▶ **Problem description**
Would you reproduce each of the records below precisely, with the pictures left out?

*** Extracted information Section Begins ***

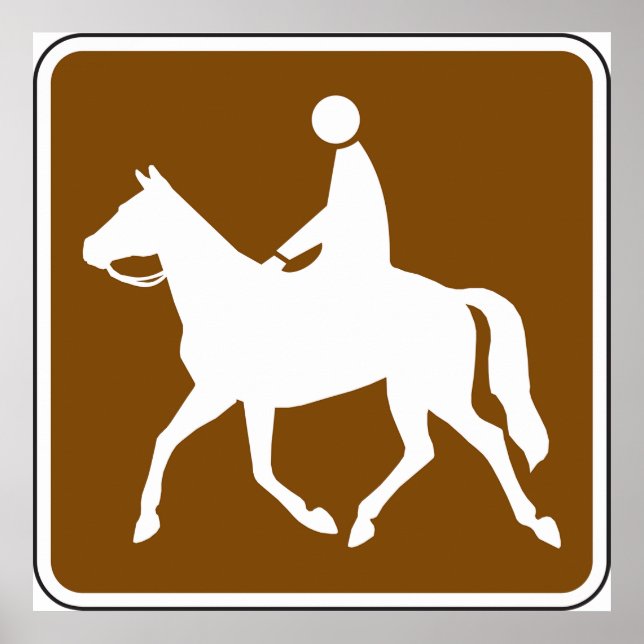 Poster Equestrian Trail Riding Horse Silhouette Icon (Devant)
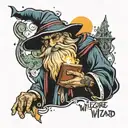 wizard with tome  tattoo design idea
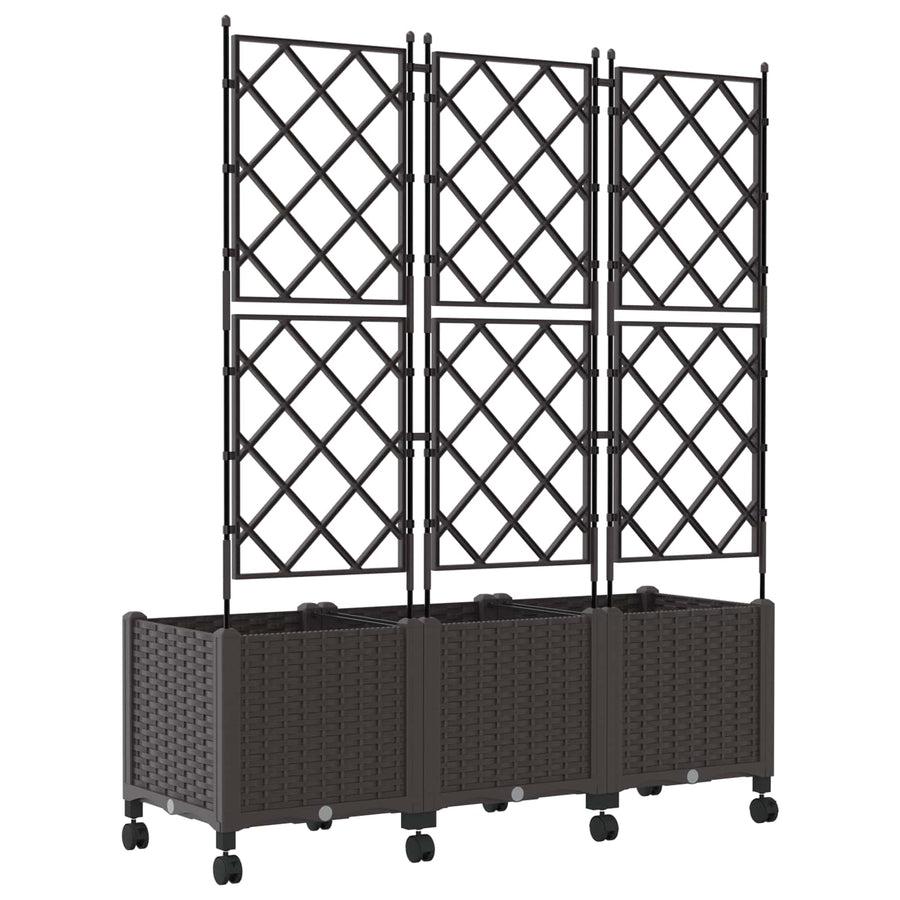 Tuinplantbak Met Schutting En Wielen 3 St Pp 120 x 40 x 143 cm
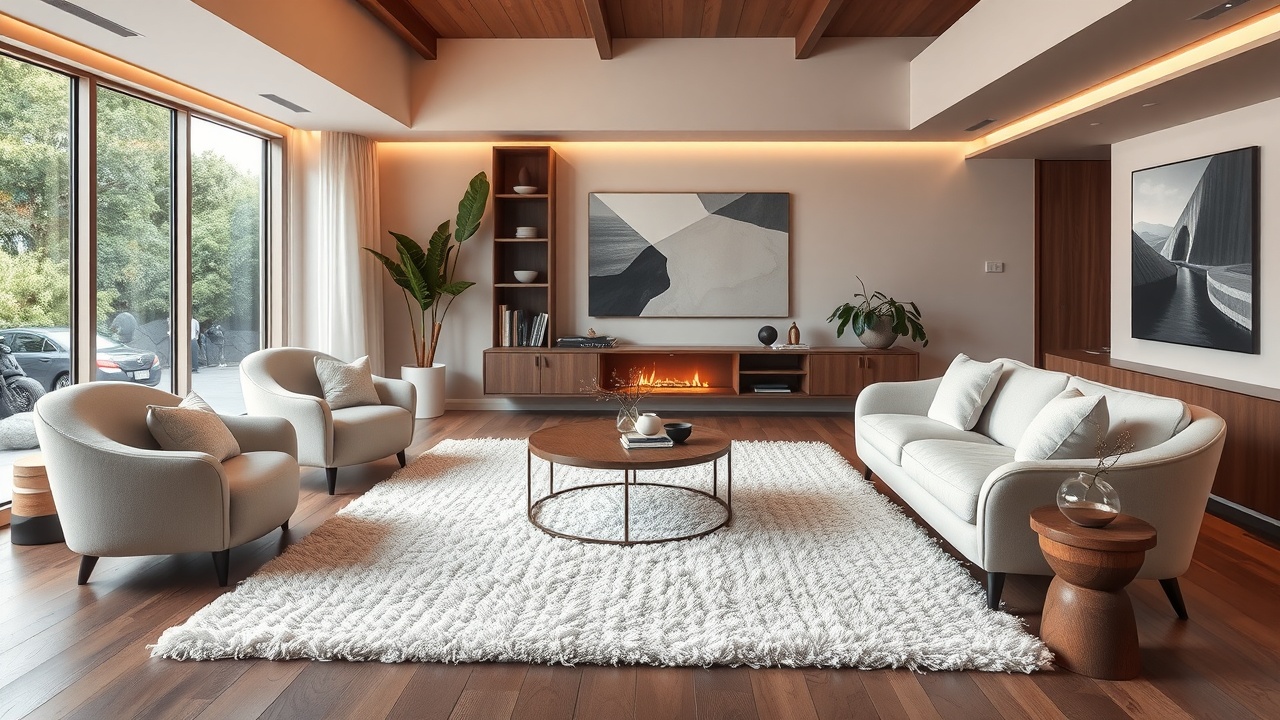 Covor alb în living contemporan cu mobilier curbat și elemente biophilic, tendințe 2026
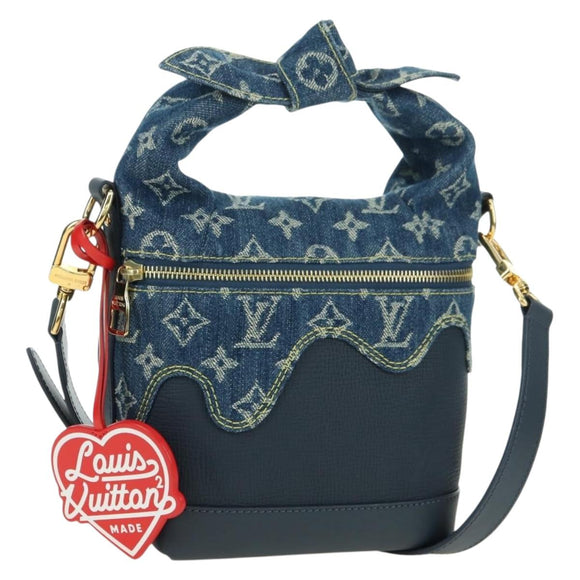LOUIS VUITTON Monogram Denim Drip Japanese Cruiser Bag Blue M45970 Auth 177977SM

*** Extracted information Section Ends ***

▶ **Finished exercise**
 Poster Equestrian Trail Riding Horse Silhouette Icon (Devant)
 wizard with tome  tattoo design idea
 Tuinplantbak Met Schutting En Wielen 3 St Pp 120 x 40 x 143 cm
 Covor alb în living contemporan cu mobilier curbat și elemente biophilic, tendințe 2026
LOUIS VUITTON Monogram Denim Drip Japanese Cruiser Bag Blue M45970 Auth 177977SM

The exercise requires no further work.